=== TEXTAUSZUG ===
++++++++++

Das waren für die erste Reise eine Menge Spuren Nicolaes, denen ich gefolgt bin. Und ja, es war aufregend und fantastisch, dass so vieles noch erhalten ist!
Begegnung mit historischen PErsönlichkeiten
Des Weiteren bin ich vier historischen Persönlichkeiten begegnet, die in der Nicolae-Saga eine nicht unwesentliche Rolle spielen. Alle vier Herren weisen eine bewegende Biografie auf, die eng mit dem Land verknüpft ist. Sie finden daher fast immer und überall in der rumänischen Geschichte Erwähnung. Und so sind sie auch in die Nicolae-Saga mit eingeflossen.
Fürst Vlad III. Basarab

Vald III. - genannt Tepes, der Pfähler (1431 bis 1476).
Ihm hätte ich bereits in Bukarest über den Weg laufen können, wenn wir die schöne Stadt nicht im Laufschritt abgehakt hätten. Schließlich hat er sie 1459 zur Residenz- und damit zur Hauptstadt erklärt. Folgerichtig steht er als Standfigur vor dem Alten Fürstenhof, wo ich ihn bei meinem nächsten Aufenthalt in Bukarest getroffen habe; allerdings eher zufällig, denn die historische Altstadt ist für jeden Neuankömmling zunächst einmal ein Labyrinth.
Auf dieser Reise habe ich ihn darum erst auf einem Alleingang in seiner Geburtsstadt Sighisoara/Schäßburg ausfindig gemacht, wo wir zuvor nur kurz durch sein Geburtshaus gehuscht waren - wie gesagt, ist unser Reiseleiter für städtische Attraktionen nicht so zu haben gewesen. Schade, denn darin befindet sich ein äußerst geschmackvoll eingerichtetes Restaurant mit traditioneller Küche, wovon ich mich auf einer späteren Reise überzeugen konnte.
Immerhin haben wir Castel Bran, das als Dracula-Schloss touristisch angepriesen wird, besucht. Da der Fürst dort aber keine Spuren hinterlassen hat, hat dieses durchaus sehenswerte Schlösschen keinen so großen Stellenwert für meine Recherche gehabt. Aber die Leute lieben es und so gibt es an den Ständen rund ums Schloss massenweise Dracula-Souvenirs zu kaufen.
Fürst Constantin Brancoveanu

Constantin Brancoveanu (1654 bis 1714)
Eine Büste des kunstsinnigen Fürsten habe ich auf meiner ersten Rumänienreise leider nicht gefunden. Daher steht die in floralem Design verzierte spiralförmige Steinsäule stellvertretend für ihn. Er hat nicht nur den rumänischen Baustil geprägt, sondern sein Land zu einer kulturellen Blütezeit verholfen.

++++++++++

=== QUELLDATEN ===
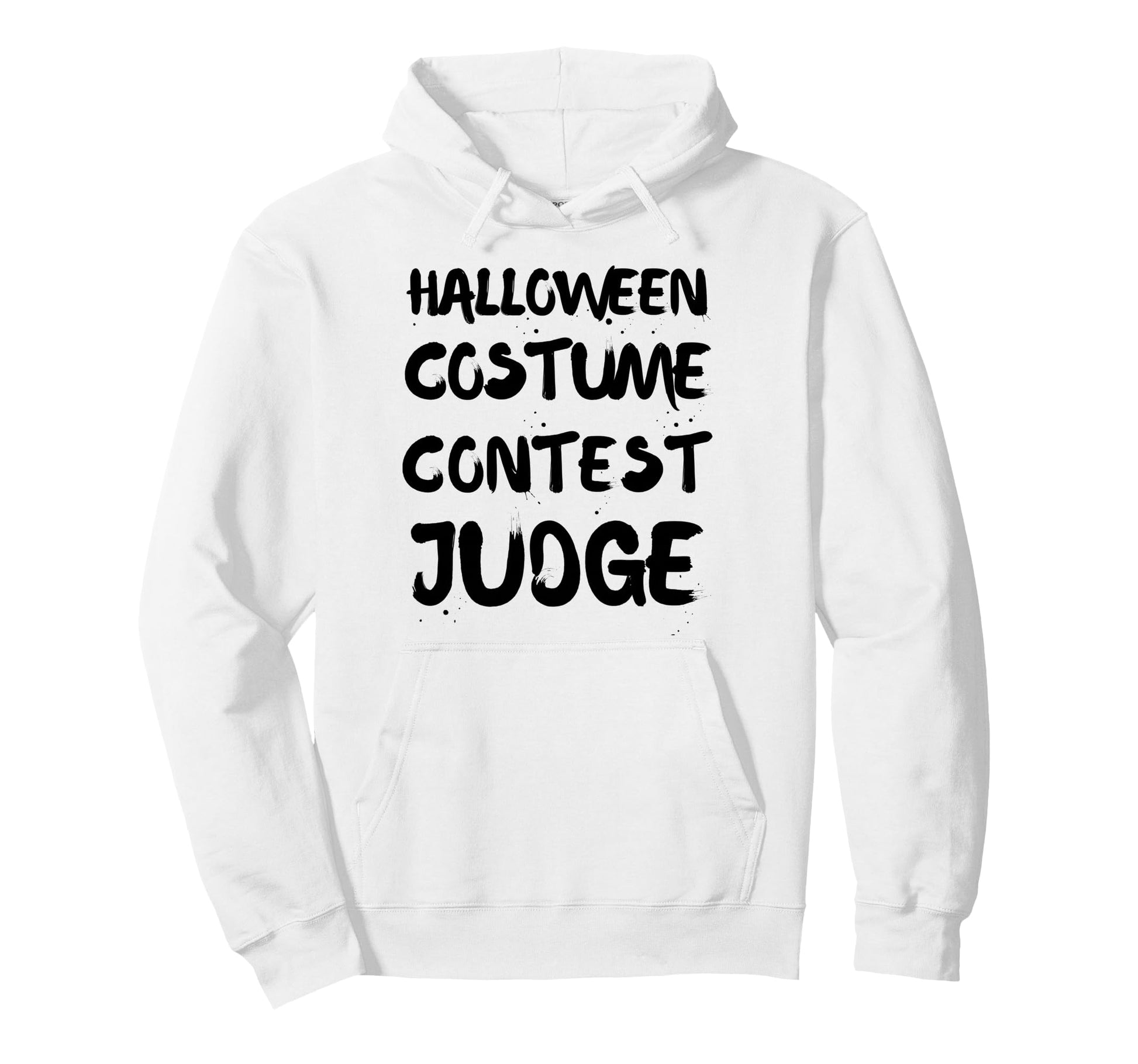 Funny Halloween Costume Contest Judge Hoodie - Custom Art Print Unisex - T-Shirt, Sweatshirt, Hoodie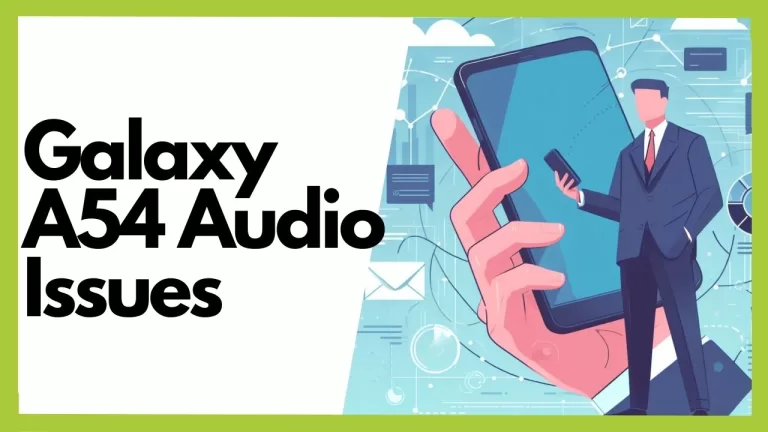 Galaxy A54 Audio Issues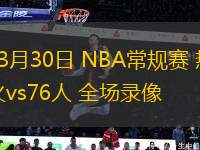 03月30日 NBA常規(guī)賽 熱火vs76人 全場錄像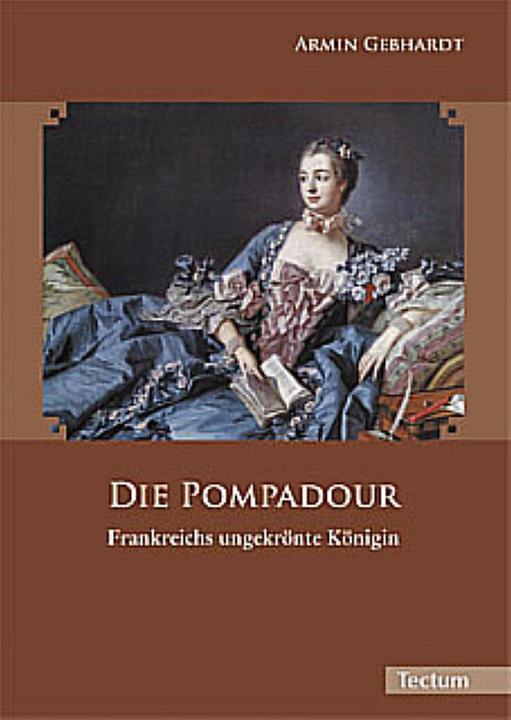 Produktbild Die Pompadour (Deutsch, Armin Gebhardt, 2009)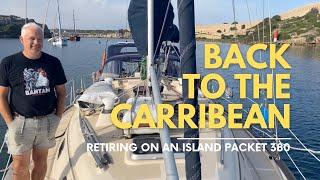 What a RETIREMENT PLAN ️: sailing to the Caribbean on an ISLAND PACKET 380 ~ BOATLIFE IS BEST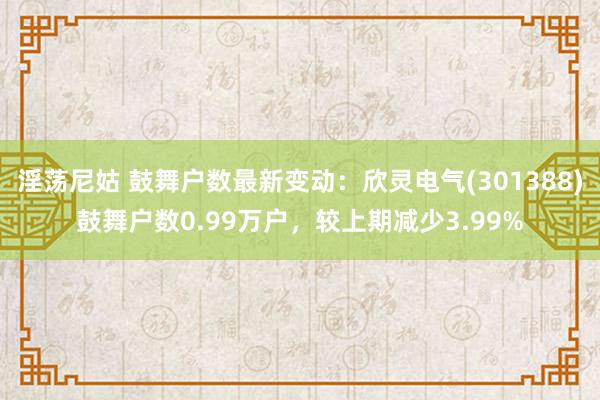 淫荡尼姑 鼓舞户数最新变动：欣灵电气(301388)鼓舞户数0.99万户，较上期减少3.99%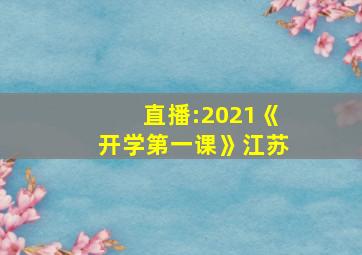 直播:2021《开学第一课》江苏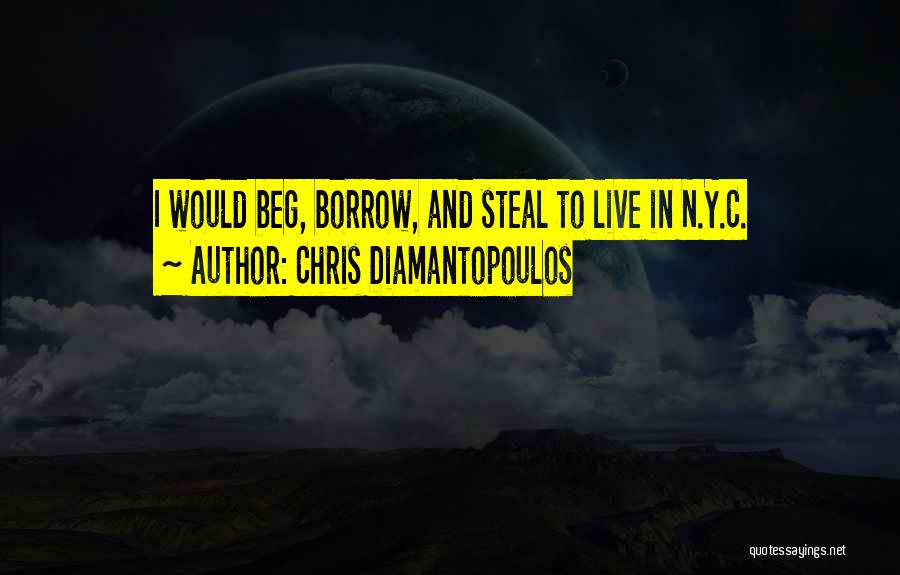 Chris Diamantopoulos Quotes: I Would Beg, Borrow, And Steal To Live In N.y.c.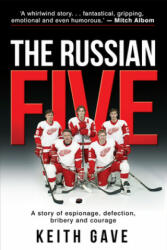 The Russian Five: A Story of Espionage Defection Bribery and Courage (ISBN: 9781949709582)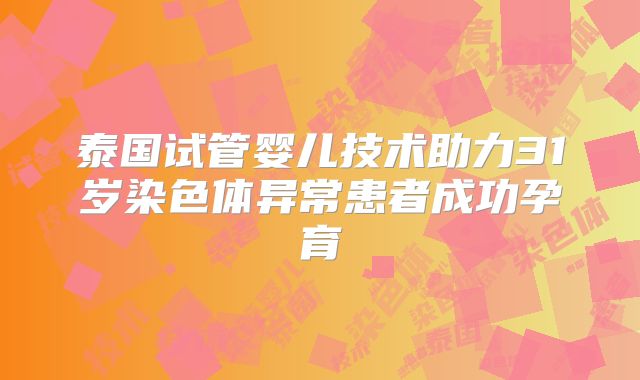 泰国试管婴儿技术助力31岁染色体异常患者成功孕育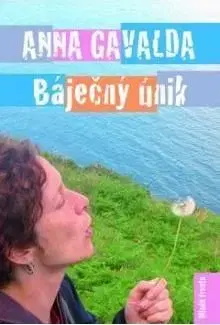 Báječný únik - Anna Gavalda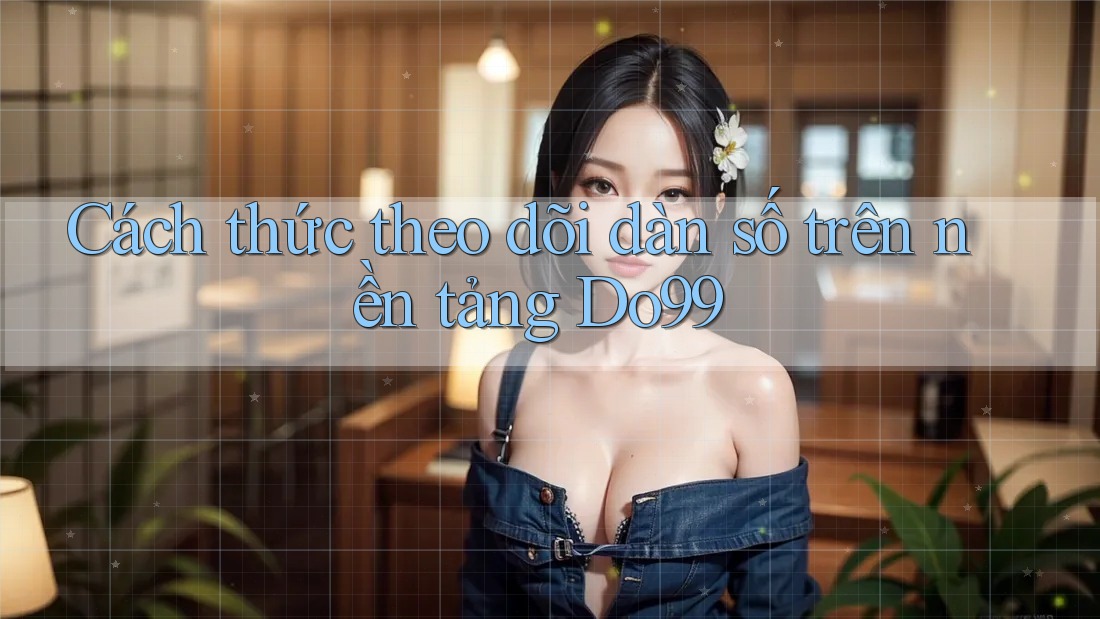 Cách thức theo dõi dàn số trên nền tảng Do99 Cách thức theo dõi dàn số trên nền tảng Do99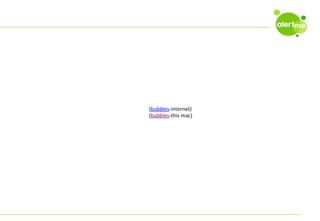 (bubbles-­‐internet)	
  
(bubbles-­‐this	
  mac)	
  

 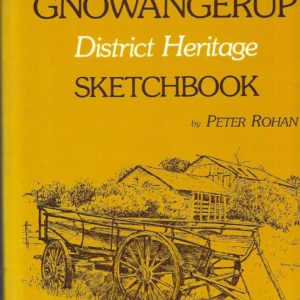 Gnowangerup District Heritage Sketchbook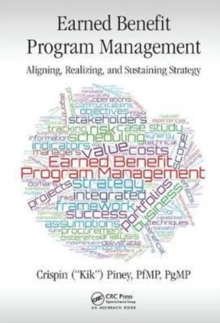 Image for Earned benefit program management  : aligning, realizing, and sustaining strategy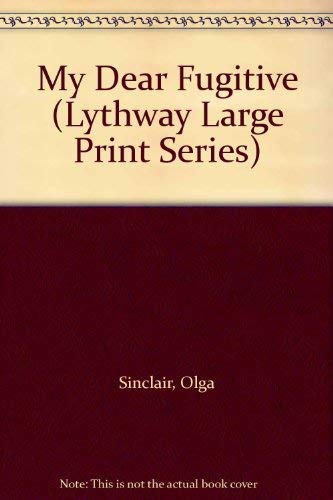 My Dear Fugitive (Lythway Large Print Series) (9780745112787) by Sinclair, Olga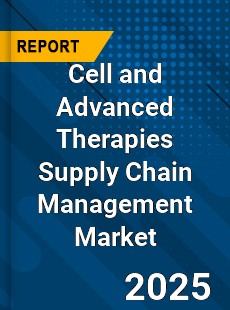 Global Cell and Advanced Therapies Supply Chain Management Industry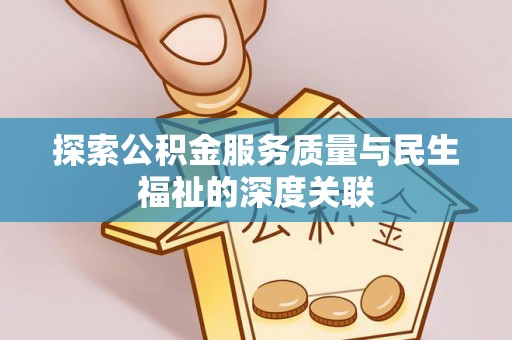 合作探索公积金服务质量与民生福祉的深度关联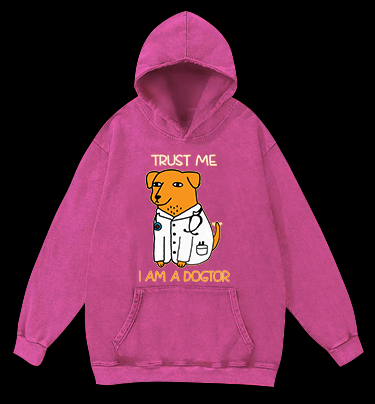 Trust Me, I'm Dogtor Vintage Washed 100% Cotton Hoodie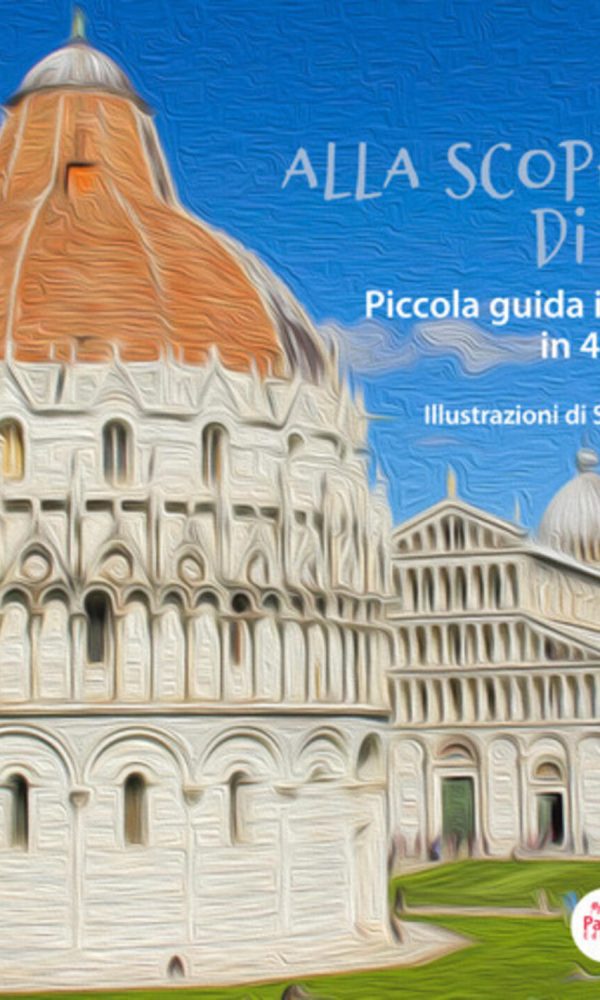 Alla scoperta di Pisa. Piccola guida illustrata in 4 itinerari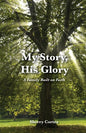 My Story, His Glory: A Family Built on Faith - Paperback
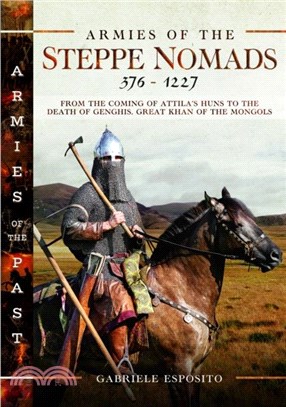 Armies of the Steppe Nomads, 376??227：from the Coming of Attila's Huns to the Death of Genghis, Great Khan of the Mongols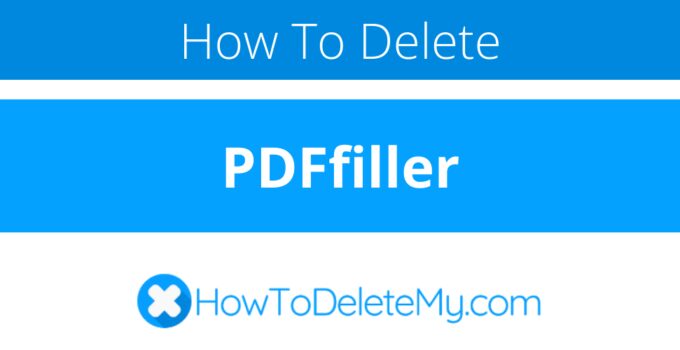 How to delete or cancel PDFfiller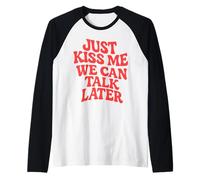 Just Kiss Me We Can Talk Later Chicas Party Estilo Ondulado Retro Camiseta Manga Raglan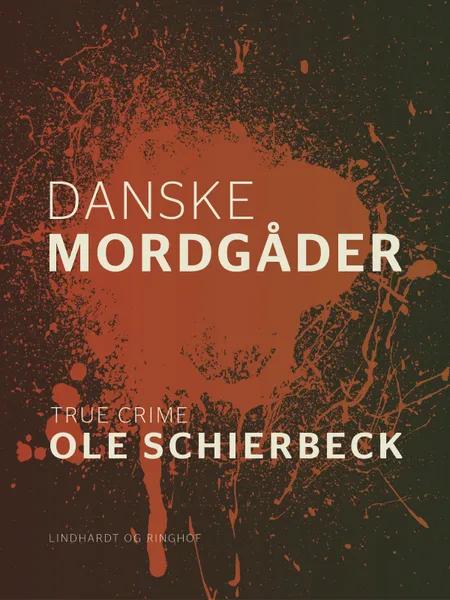 Danske mordgåder af Ole Schierbeck
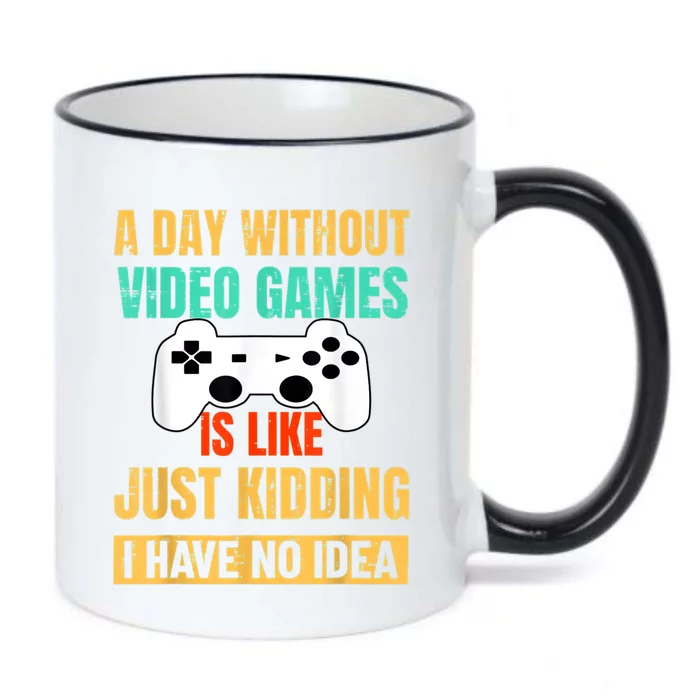 A Day Without Video Games Is Like Funny Gamer Gifts Gaming Black Color Changing Mug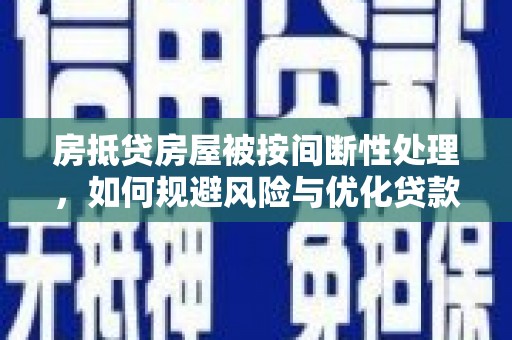 桑植房抵贷房屋被按间断性处理，如何规避风险与优化贷款策略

++++++++++

=== ARBEITSAUFTRAG ===
Gib aus dem Rumänien-Reisebericht die Stelle wortwörtlich wieder, die mit den Worten „Das waren für“ anfängt und mit „Nicolae-Saga mit eingeflossen.“ schließt.

=== ANTWORTBEREICH ===
Das waren für die erste Reise eine Menge Spuren Nicolaes, denen ich gefolgt bin. Und ja, es war aufregend und fantastisch, dass so vieles noch erhalten ist!
Begegnung mit historischen PErsönlichkeiten
Des Weiteren bin ich vier historischen Persönlichkeiten begegnet, die in der Nicolae-Saga eine nicht unwesentliche Rolle spielen. Alle vier Herren weisen eine bewegende Biografie auf, die eng mit dem Land verknüpft ist. Sie finden daher fast immer und überall in der rumänischen Geschichte Erwähnung. Und so sind sie auch in die Nicolae-Saga mit eingeflossen.